#### [TEXT SHOWN]

In some embodiments, in addition to the channel controllers 214, the controller 202 further includes a local memory processor 218, a host interface controller 222, an SRAM buffer 224, and a DRAM controller 226. The local memory processor 218 accesses the plurality of memory channels 204 based on the one or more queues 216 of memory access requests. In some embodiments, the local memory processor 218 writes into and read from the plurality of memory channels 204 on a memory block basis. Data of one or more memory blocks are written into, or read from, the plurality of channels jointly. No data in the same memory block is written concurrently via more than one operation. Each memory block optionally corresponds to one or more memory pages. In an example, each memory block to be written or read jointly in the plurality of memory channels 204 has a size of 16 KB (e.g., one memory page). In another example, each memory block to be written or read jointly in the plurality of memory channels 204 has a size of 64 KB (e.g., four memory pages). In some embodiments, each page has 16 KB user data and 2 KB metadata. Additionally, a number of memory blocks to be accessed jointly and a size of each memory block are configurable for each of the system read, host read, system write, and host write operations.

#### [DATASET SECTION]
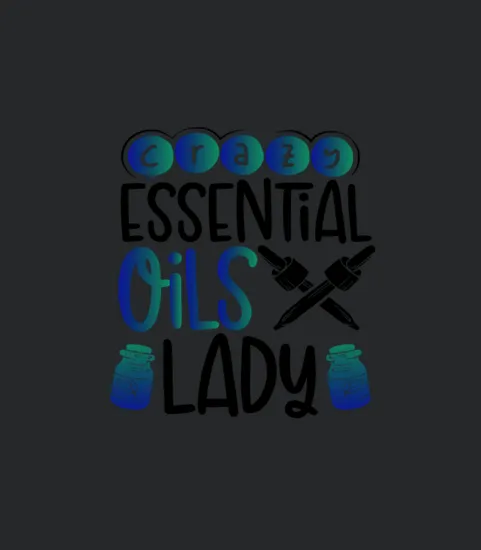 Crazy Essential Oils Lady Gifts Essential Oils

#### [TASK DIRECTIONS]
Do these statements agree with the memory controller text? Answer yes or no for each, and quote the deciding words of the text.
(a) Each page holds 16 KB of user data and 2 KB of metadata.
(b) Data in the same memory block may be written concurrently by more than one operation.
(c) In one example, a 64 KB memory block corresponds to four memory pages.

#### [TASK RESPONSE]
(a) Yes: "each page has 16 KB user data and 2 KB metadata"
(b) No: "No data in the same memory block is written concurrently via more than one operation."
(c) Yes: "has a size of 64 KB (e.g., four memory pages)"